One of the biggest hopes for Argonne, in terms of both science and employment, is the Rare Isotope Accelerator (RIA), an instrument that would allow physicists to probe the interactions between particles that make up an atom's nucleus, and to make isotopes for applied-science purposes.
Such isotopes could be used to analyse properties of new materials. Engineers can understand piston wear by irradiating the piston wall and then measuring radiation. Materials scientists could use rare isotopes produced by the RIA to do the same with, say, artificial knee joints.

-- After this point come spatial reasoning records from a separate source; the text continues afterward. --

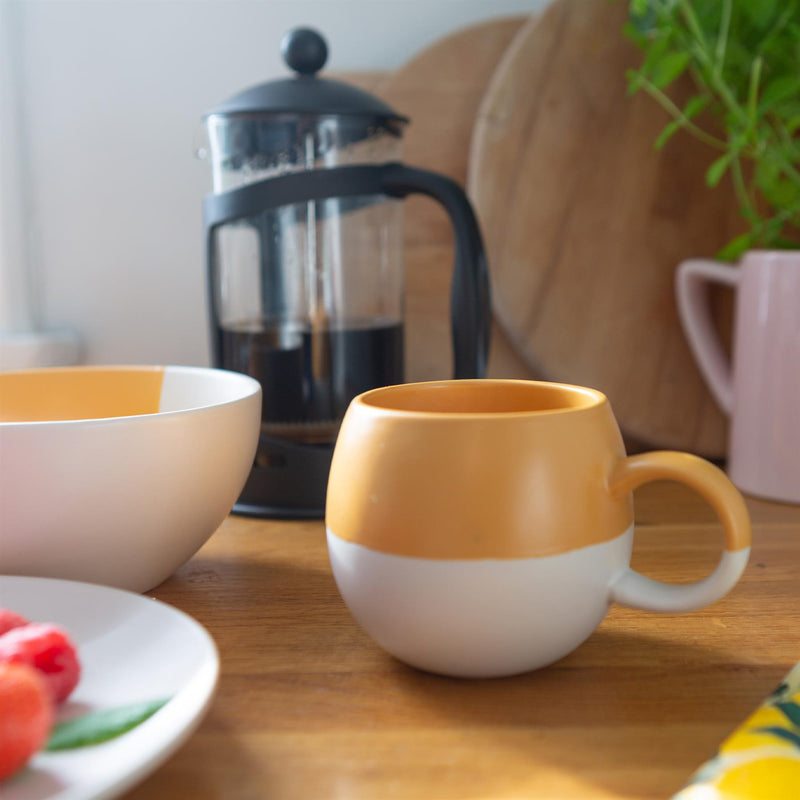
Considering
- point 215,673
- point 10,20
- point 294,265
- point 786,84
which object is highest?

But although the Department of Energy and the National Science Foundation have called the RIA their "highest priority for major new construction", the money has not yet been committed. And Argonne is competing with Michigan State University for the $65-million facility. There's a lot at stake. The RIA would create jobs for some 400 operators and bring in about 800 users a year by 2010, the earliest it could be fully online, says Donald Geesaman, director of Argonne's physics division.
New facilities will play an important role in keeping the area robust, so scientists from both labs and local universities have begun banding together. Argonne's Kwang-Je Kim is leading a multi-institution effort to set up the Institute for Advanced Accelerator Physics, where scientists will ponder how instruments such as the APS could be tweaked into a more powerful light source, and consider technologies not yet in use for new kinds of accelerator.
STRENGTH IN NUMBERS
The Illinois Consortium for Accelerator Research, a group of universities and institutes formed to back Fermilab, has allowed local universities to pool their resources with the two national labs, resulting in more state funding for research salaries.
Consortium director Chris White, assistant professor of physics at the Illinois Institute of Technology, was drawn to the area by such interactions. He participates in research projects at both federal labs. And when the LHC gets turned on? "That's many years out," says White. Meanwhile, "there's no better place than Chicago to get a job in physics".